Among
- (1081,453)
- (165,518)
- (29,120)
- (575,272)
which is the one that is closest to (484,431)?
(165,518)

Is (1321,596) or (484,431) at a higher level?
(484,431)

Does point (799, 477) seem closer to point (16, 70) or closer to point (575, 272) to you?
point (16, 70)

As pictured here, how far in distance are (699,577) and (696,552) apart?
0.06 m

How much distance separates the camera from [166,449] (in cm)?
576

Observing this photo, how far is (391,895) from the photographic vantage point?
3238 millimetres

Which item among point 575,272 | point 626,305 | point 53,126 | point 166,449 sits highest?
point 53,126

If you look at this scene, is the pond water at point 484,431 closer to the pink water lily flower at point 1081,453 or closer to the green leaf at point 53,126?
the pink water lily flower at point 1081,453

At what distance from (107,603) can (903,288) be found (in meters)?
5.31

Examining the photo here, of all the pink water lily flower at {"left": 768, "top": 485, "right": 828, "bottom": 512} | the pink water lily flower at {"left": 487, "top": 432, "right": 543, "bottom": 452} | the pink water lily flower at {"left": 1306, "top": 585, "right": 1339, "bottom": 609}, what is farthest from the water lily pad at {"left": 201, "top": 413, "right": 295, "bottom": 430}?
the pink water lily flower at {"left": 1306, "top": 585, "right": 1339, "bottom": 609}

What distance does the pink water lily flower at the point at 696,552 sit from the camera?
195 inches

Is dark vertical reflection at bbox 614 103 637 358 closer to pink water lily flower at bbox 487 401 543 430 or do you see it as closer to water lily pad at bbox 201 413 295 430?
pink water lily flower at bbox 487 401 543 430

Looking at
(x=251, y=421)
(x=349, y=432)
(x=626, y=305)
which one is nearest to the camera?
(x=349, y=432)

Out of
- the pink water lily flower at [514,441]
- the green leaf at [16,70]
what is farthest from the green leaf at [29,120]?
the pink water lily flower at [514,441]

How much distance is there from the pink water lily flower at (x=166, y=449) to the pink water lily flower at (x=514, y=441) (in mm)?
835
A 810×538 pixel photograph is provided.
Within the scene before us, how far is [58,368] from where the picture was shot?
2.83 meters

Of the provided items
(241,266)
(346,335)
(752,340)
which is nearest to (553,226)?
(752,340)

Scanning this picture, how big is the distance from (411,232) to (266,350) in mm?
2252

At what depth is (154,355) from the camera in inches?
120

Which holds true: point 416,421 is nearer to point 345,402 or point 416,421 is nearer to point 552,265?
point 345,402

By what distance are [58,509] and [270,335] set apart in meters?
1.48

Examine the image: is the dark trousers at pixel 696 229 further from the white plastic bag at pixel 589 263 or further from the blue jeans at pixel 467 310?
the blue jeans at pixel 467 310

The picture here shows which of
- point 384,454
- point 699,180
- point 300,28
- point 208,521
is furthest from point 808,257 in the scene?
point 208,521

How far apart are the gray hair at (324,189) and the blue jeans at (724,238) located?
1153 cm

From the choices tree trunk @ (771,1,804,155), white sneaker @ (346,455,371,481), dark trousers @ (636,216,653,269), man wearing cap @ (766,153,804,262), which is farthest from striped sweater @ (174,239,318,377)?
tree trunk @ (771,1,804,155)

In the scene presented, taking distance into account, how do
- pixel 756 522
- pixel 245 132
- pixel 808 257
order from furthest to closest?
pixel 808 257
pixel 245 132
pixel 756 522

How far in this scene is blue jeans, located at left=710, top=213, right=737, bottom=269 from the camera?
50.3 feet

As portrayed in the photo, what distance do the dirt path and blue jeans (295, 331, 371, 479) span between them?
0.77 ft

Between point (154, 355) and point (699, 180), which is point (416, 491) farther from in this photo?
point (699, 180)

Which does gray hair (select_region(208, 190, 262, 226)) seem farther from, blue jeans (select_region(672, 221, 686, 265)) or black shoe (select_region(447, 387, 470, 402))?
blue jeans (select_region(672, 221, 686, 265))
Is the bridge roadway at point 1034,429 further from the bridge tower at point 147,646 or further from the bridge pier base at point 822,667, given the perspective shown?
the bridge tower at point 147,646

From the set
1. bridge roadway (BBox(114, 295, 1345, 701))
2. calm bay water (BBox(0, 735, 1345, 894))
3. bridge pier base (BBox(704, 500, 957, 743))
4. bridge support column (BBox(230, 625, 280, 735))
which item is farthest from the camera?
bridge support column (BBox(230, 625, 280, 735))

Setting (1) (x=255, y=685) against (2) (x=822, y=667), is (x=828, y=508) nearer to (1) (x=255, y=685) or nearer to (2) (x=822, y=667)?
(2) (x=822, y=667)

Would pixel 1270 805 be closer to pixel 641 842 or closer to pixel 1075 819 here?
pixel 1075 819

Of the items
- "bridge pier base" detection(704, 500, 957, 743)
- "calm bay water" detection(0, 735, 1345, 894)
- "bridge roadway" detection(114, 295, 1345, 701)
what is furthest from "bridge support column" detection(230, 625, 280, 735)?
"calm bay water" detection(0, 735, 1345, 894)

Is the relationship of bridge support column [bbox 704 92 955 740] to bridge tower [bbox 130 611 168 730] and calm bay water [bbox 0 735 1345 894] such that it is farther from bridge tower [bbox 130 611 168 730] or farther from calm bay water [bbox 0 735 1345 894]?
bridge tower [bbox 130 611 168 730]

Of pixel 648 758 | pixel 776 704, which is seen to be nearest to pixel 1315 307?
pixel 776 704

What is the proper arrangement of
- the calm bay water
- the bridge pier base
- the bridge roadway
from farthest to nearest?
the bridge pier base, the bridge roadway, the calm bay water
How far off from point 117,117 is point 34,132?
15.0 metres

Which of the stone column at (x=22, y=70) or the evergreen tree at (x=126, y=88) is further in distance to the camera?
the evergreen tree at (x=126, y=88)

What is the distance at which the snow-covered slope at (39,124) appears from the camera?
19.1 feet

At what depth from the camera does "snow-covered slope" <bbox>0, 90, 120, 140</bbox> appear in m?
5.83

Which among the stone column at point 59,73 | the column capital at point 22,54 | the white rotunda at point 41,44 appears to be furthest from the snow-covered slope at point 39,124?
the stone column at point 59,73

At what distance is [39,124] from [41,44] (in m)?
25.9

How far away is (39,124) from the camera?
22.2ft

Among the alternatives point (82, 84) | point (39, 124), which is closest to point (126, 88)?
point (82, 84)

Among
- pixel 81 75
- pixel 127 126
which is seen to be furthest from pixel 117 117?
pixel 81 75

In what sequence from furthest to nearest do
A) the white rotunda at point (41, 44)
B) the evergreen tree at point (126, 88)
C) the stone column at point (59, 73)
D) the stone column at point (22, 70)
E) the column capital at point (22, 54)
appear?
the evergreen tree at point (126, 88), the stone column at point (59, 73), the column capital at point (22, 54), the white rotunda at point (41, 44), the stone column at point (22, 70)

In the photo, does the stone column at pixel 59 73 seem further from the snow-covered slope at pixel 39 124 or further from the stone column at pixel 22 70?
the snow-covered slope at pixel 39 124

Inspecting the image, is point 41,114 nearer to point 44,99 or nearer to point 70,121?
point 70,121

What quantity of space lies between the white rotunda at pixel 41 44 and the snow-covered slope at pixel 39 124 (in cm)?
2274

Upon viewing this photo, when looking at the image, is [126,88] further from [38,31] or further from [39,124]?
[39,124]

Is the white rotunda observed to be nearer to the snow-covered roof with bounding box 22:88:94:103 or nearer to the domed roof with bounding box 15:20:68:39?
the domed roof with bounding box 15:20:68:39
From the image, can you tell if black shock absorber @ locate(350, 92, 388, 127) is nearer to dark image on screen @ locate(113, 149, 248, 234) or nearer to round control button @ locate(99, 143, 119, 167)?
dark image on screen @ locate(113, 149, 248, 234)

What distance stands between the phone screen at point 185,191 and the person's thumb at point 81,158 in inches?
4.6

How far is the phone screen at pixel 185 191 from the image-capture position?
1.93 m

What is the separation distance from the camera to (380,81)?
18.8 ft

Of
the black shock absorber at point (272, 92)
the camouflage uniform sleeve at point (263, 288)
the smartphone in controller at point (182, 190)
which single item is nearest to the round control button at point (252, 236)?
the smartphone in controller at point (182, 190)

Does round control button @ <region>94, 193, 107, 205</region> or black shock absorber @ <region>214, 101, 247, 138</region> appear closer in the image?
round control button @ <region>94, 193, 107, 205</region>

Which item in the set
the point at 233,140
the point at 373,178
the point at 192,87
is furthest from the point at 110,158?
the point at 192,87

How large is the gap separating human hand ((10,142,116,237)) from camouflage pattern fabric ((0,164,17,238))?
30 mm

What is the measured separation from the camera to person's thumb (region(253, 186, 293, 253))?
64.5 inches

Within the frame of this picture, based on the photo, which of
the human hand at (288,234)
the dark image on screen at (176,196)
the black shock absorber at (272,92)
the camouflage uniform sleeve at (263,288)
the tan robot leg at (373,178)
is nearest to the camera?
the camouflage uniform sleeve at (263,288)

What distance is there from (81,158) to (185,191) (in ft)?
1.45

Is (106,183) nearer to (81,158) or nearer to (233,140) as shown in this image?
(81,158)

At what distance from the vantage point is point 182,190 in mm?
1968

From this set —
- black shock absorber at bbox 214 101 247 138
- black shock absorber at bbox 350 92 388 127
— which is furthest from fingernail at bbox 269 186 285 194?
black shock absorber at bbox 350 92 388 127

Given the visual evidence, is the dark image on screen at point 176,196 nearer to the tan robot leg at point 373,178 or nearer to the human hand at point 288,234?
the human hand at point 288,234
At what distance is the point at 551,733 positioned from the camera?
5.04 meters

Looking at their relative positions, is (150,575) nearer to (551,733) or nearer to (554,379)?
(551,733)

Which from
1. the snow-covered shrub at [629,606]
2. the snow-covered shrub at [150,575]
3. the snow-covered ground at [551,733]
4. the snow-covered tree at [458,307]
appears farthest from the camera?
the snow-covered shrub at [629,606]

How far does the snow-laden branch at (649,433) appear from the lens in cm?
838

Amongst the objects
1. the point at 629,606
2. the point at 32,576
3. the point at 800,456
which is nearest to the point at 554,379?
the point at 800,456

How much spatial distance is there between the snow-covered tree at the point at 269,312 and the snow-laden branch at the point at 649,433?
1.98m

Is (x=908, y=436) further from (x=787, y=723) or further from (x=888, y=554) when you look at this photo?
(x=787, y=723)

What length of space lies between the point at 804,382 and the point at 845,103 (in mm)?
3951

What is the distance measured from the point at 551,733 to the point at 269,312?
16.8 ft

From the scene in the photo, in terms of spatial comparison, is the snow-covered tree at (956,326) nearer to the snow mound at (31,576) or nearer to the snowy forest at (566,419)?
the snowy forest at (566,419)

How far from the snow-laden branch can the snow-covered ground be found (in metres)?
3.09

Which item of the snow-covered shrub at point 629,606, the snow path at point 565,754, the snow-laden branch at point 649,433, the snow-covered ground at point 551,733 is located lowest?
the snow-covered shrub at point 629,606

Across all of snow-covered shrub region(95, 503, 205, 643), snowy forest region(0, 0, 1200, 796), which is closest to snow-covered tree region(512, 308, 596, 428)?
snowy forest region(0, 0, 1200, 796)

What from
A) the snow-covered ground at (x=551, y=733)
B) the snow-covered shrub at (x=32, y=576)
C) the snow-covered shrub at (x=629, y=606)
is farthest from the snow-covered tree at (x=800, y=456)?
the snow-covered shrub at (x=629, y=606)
○ ○ ○
Job
Repeat, without changes, every line from the one that contains "How far from" through the final line of the data.

Correct answer
How far from the snow-laden branch can the snow-covered ground be found (in metres)?
3.09

Which item of the snow-covered shrub at point 629,606, the snow path at point 565,754, the snow-laden branch at point 649,433, the snow-covered ground at point 551,733 is located lowest?
the snow-covered shrub at point 629,606

Across all of snow-covered shrub region(95, 503, 205, 643), snowy forest region(0, 0, 1200, 796), which is closest to snow-covered tree region(512, 308, 596, 428)?
snowy forest region(0, 0, 1200, 796)

What from
A) the snow-covered ground at (x=551, y=733)
B) the snow-covered shrub at (x=32, y=576)
C) the snow-covered shrub at (x=629, y=606)
is farthest from the snow-covered tree at (x=800, y=456)?
the snow-covered shrub at (x=629, y=606)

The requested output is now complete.